• [Exercise prompt]: Please copy the entries below word for word, omitting the pictures.
───── Dataset entries ─────
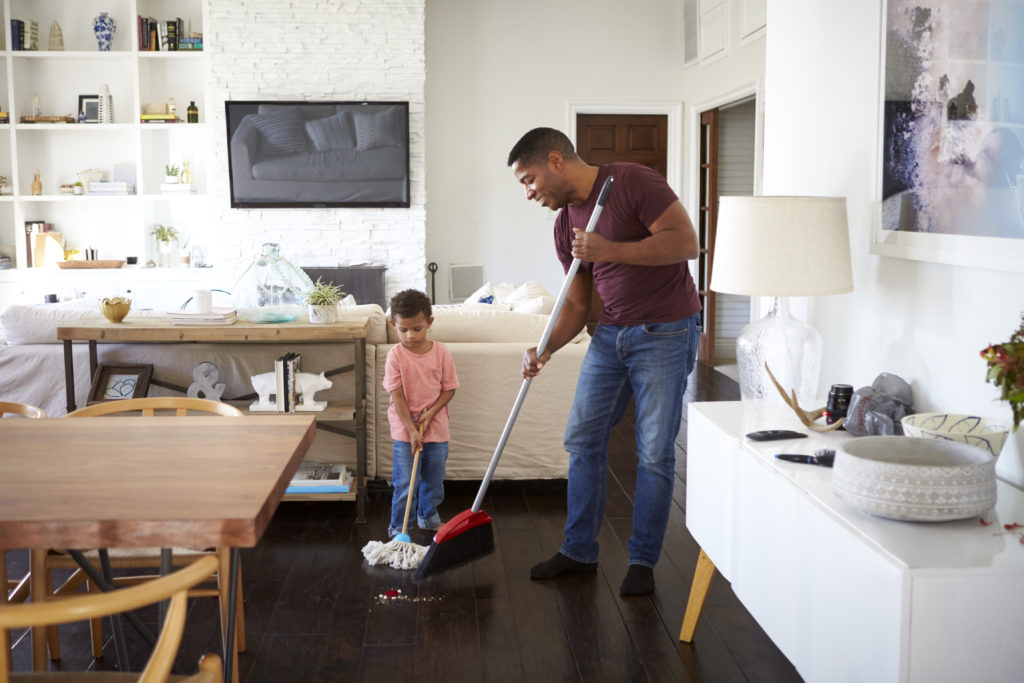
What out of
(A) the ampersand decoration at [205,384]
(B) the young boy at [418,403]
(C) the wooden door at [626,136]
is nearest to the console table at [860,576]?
─────
• [Written answer]:
What out of
(A) the ampersand decoration at [205,384]
(B) the young boy at [418,403]
(C) the wooden door at [626,136]
is nearest to the console table at [860,576]?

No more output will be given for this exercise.